DOCUMENT EXCERPT Start Marker
A Refactoring Micro-Example

 

Dave Parsons – Valtech

david.parsons@valtech.co.uk

www.dparsons.co.uk

 

This article has two key objectives. First, to provide a fast track ‘micro-example’ of refactoring and second, to reflect on some issues raised by that example. If you’ve never quite got around to reading Martin Fowler’s ‘Refactoring’ book, the first part of this article will give you a quick overview. If you are already familiar with refactoring, you might find some of the questions raised at the end worth pondering.

 

What is refactoring?

 

Refactoring is the process of improving the design of existing code without changing its observable behaviour. It is an ongoing process of continual cleanup that hopefully mitigates the effect of software entropy, the decay caused by retrofitting new requirements and bug fixes to an existing design. It is an approach to development promoted by (among many others) Martin Fowler, Kent Beck and Ward Cunningham, based on well-established principles of code quality. The seminal publication on refactoring is Martin Fowler’s ‘Refactoring – improving the design of existing code’, a book that has a catalogue of 80 refactorings. You will find more on the dedicated web site, www.refactoring.com.

 

One key metaphor in refactoring is that of replacing code that ‘smells’. This is typically code that is suffering from rot, and may include signs of decay such as

 

 

Most or all of these will probably be familiar to you as signs of code that is not ideal. The key thing about refactoring is that we often already know what we should do. As developers we recognise when we write code that smells - when we are hacking rather than engineering - but in some cases we feel powerless to remedy this. We may find that what we write today does not always fit well with what we wrote yesterday and we know we should restructure what we already have to provide an elegant solution, but…the temptation is to simply bolt on something ugly that works for the moment -we need it now!

 

What we should understand is that refactoring is not a waste of time. It does not add business value immediately, because the functionality of the code does not change, but it pays off later in terms of maintainability and understandability. However, it must be disciplined because changes to working code can introduce bugs. For refactoring to work, a test framework is essential. Every refactoring step must be tested before we move on to the next, and in a complex refactoring there may be many steps. We must also be careful to follow through the detail of each refactoring process – you can break things if you try to do too much at a time or ignore a crucial step in a particular refactoring process. In summary; work in small steps, recompile after every change, test after every change. To do this we need unit tests for every piece of code that we refactor. These need to be automatic, self-checking and run at every opportunity. To quote Martin Fowler, ‘If you want to refactor, the essential precondition is having solid tests.
DOCUMENT EXCERPT End Marker
DATA BELOW Start Marker
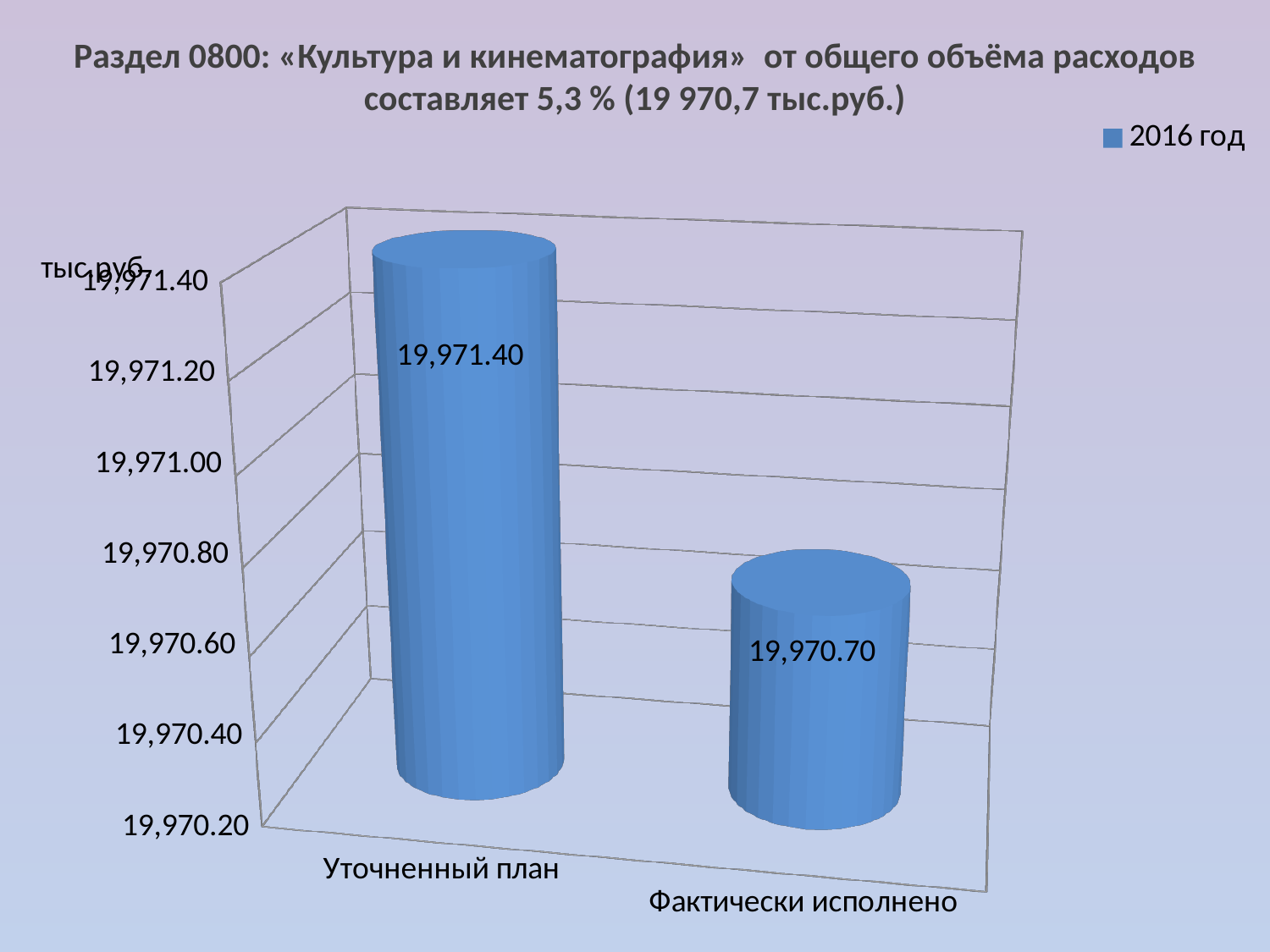
Which is larger: the value for «Уточненный план» or for «Фактически исполнено»? Уточненный план What series name is shown in the chart legend? 2016 год What is the difference between the values for «Уточненный план» and «Фактически исполнено»? 0.70 Is the value for «Фактически исполнено» greater or less than 19,971.00? less What is the value for «Фактически исполнено»? 19,970.70 How many categories are shown on the chart? 2 What kind of chart is shown on the slide? bar chart How many series does the legend list? 1 Which category has the lowest value? Фактически исполнено Which category has the highest value? Уточненный план Is the value for «Уточненный план» greater or less than 19,971.00? greater What is the value for «Уточненный план»? 19,971.40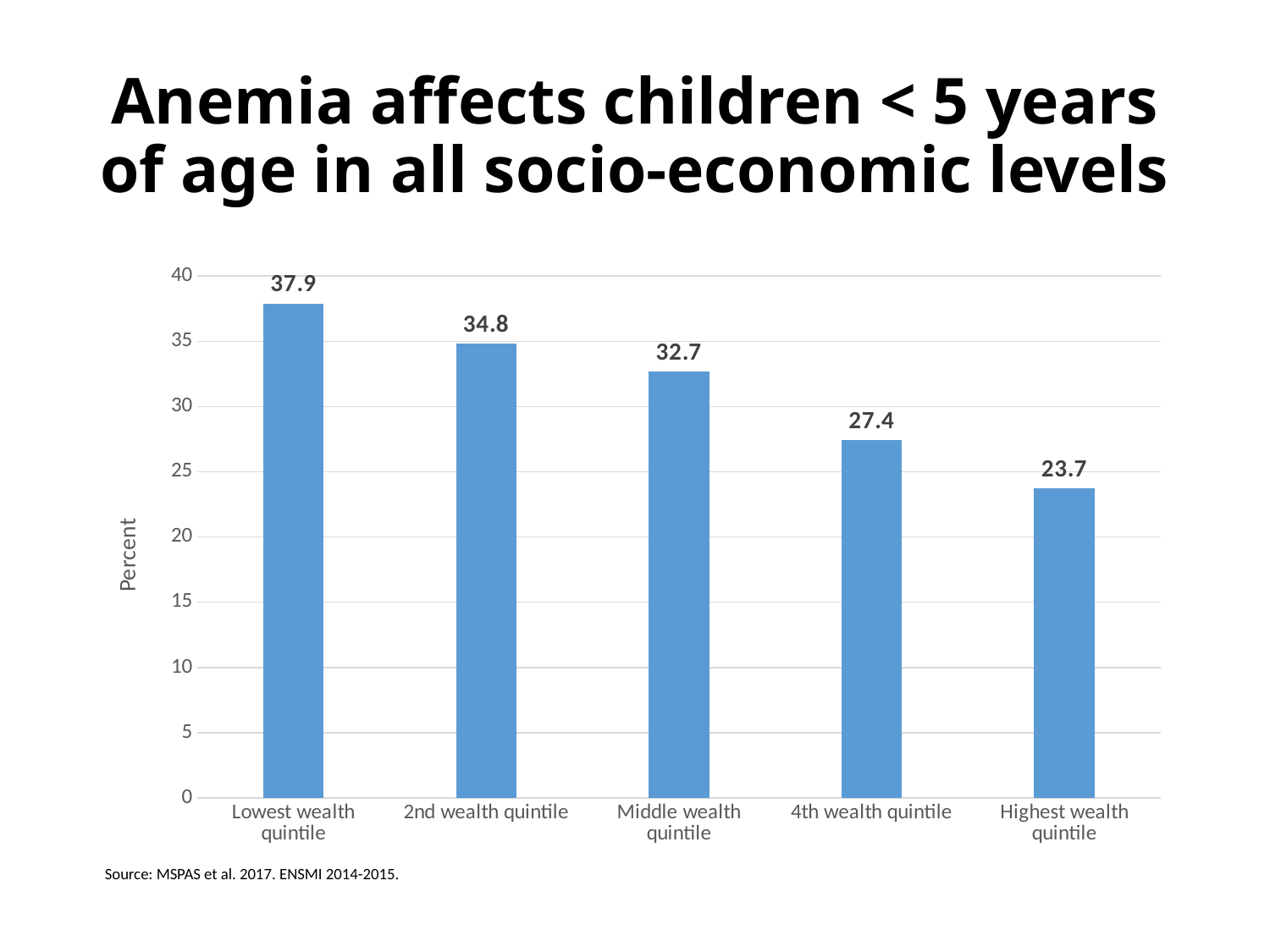
What is the difference between the 2nd wealth quintile and the 4th wealth quintile? 7.4 How many wealth quintile categories are shown on the chart? 5 Is the value for the 4th wealth quintile greater or less than 30? less Which wealth quintile has the highest anemia percentage? Lowest wealth quintile Which is larger, the value for the 2nd wealth quintile or the 4th wealth quintile? 2nd wealth quintile What is the value for the Middle wealth quintile? 32.7 What is the difference between the values for the Lowest wealth quintile and the Highest wealth quintile? 14.2 Which wealth quintile has the lowest anemia percentage? Highest wealth quintile Do the values rise or fall moving from the Lowest wealth quintile to the Highest wealth quintile? Fall What kind of chart is shown on the slide? Bar chart What is the value shown for the Highest wealth quintile? 23.7 What is the anemia percentage for the Lowest wealth quintile? 37.9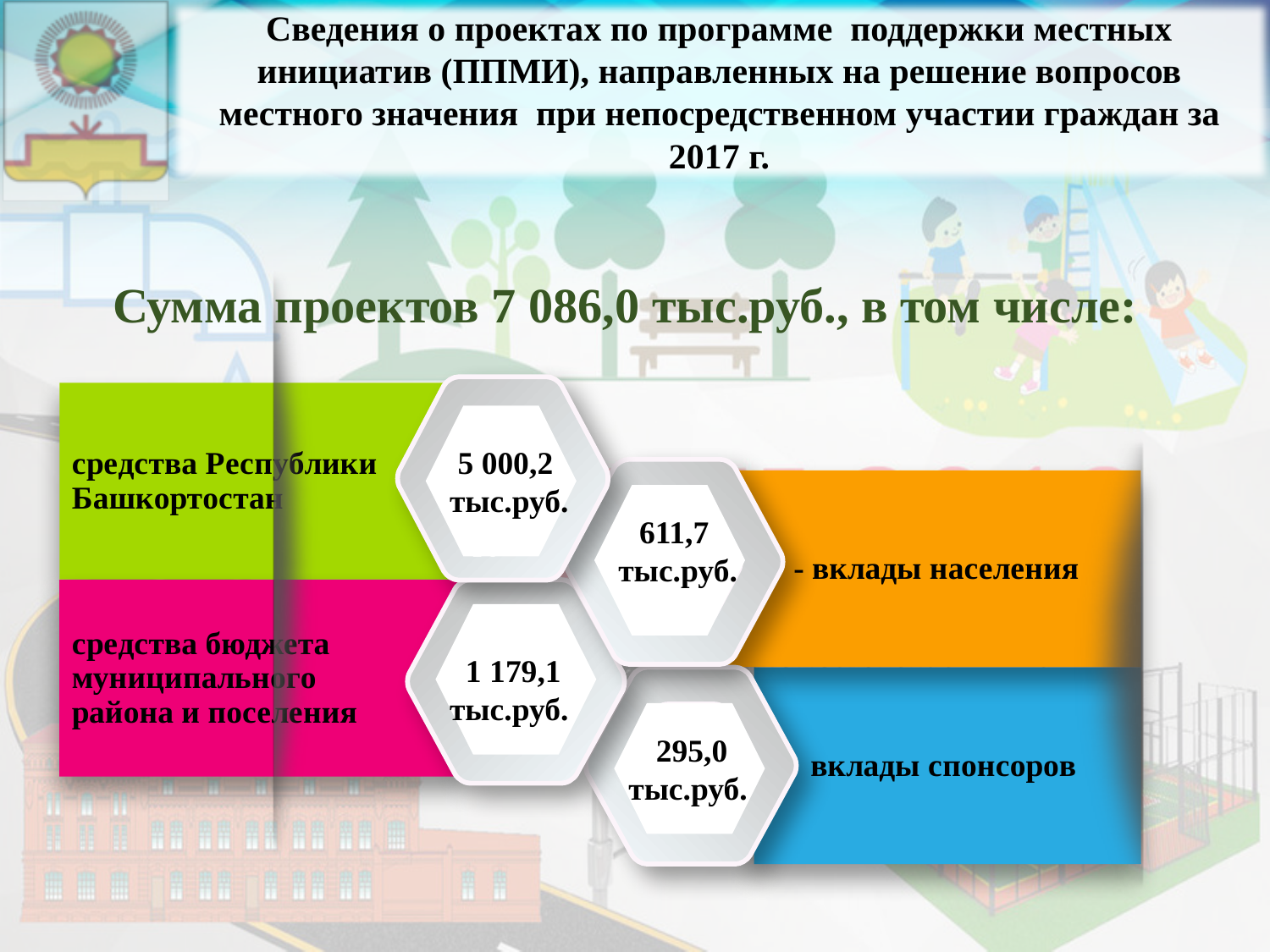
How many funding sources are shown in the diagram? 4 Which is larger: вклады населения or вклады спонсоров? вклады населения What is the value shown for средства Республики Башкортостан? 5 000,2 тыс.руб. What is the value shown for вклады населения? 611,7 тыс.руб. What is the value shown for средства бюджета муниципального района и поселения? 1 179,1 тыс.руб. What is the total sum of the projects stated on the slide? 7 086,0 тыс.руб. What colour is the block labelled вклады спонсоров? Blue Which funding source has the largest value? средства Республики Башкортостан What is the difference between средства Республики Башкортостан and средства бюджета муниципального района и поселения? 3 821,1 тыс.руб. What is the difference between вклады населения and вклады спонсоров? 316,7 тыс.руб. Which funding source has the smallest value? вклады спонсоров What is the value shown for вклады спонсоров? 295,0 тыс.руб.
DATA BELOW End Marker
### EXERCISE TASKS
- 1) According to the refactoring article, how many refactorings are cataloged in Martin Fowler's book?
- 2) Carry the refactoring article forward, starting right after its final sentence.

### RESPONSES PER TASK
- 1) 80 refactorings.

- 2)
Refactoring improves the design of software, makes it easier to understand, helps you find bugs and helps you program faster. How is it faster? Well, as Ron Jeffries says ‘The result of this is that the system is always as simple as we can make it, which means we can understand it better, which means we can change it more rapidly while keeping it reliable. Try it, you'll like it ...  ‘

 

When, then, should you refactor? A key indicator of smelly code is finding yourself writing something that looks remarkably like another piece of code you already wrote. Fowler’s book includes the ‘Rule of Three’ about duplicated code. This says that the first time you write something, you just do it. The second time you wince at the duplication, but do it anyway. The third time, you refactor. As well as refactoring when you spot duplicated code, you should also refactor when you add functionality, need to fix a bug or do a code review. That said, you don’t need a cue to refactor – you should do it all the time. There is one proviso, however, which is the ‘two hats’ rule. This addresses the important issue of separating your roles between developer and refactorer. When developing, you are adding functionality or fixing bugs. When you are refactoring you are reorganising what you already have. Don’t mix these activities. You have two different hats, developer and refactorer, and you can only wear one hat at a time. Since refactoring is a key component of extreme programming, you may be pair programming. Likewise you should do pair refactoring, always wearing matching hats.

 

The micro example

 

Having set the scene for refactoring, we now move on to the ‘refactoring micro-example’. This was originally developed in order to distil the example program from Fowler’s ‘Refactoring’ into a form suitable for slide presentation. To that end it covers pretty much the same refactoring ground that Fowler’s larger example covers, with one or two variations. Of course it is trivial, being so small, but condenses many refactorings into a few lines of code.

 

Here, then, is our (smelly) code to refactor, a method of some unspecified dice game class that ‘throws’ a couple of dice and returns the result. We assume here that ‘dice’ is an array of ‘Die’ objects that have access methods for a ‘faceValue’ property

 

public int getScore()

{

int result;

result = (int)(Math.random() * 6) + 1;

dice[0].setFaceValue(result);

result = (int)(Math.random() * 6) + 1;

dice[1].setFaceValue(result);

int score = dice[0].getFaceValue() +

                  dice[1].getFaceValue();

return score;

}

 

Please bear with me here. I know you would never write this sort of thing (as if), but it is an example designed to show many refactorings in a small piece of code. A number of different refactorings can be applied to begin to sort out this mess, but we must avoid the temptation to fix everything at once. We must be disciplined and apply (and test) one at a time. Before reading on, it would be helpful for our later discussion to take a few moments to note what you would change and, perhaps more importantly, what you would change first (and why).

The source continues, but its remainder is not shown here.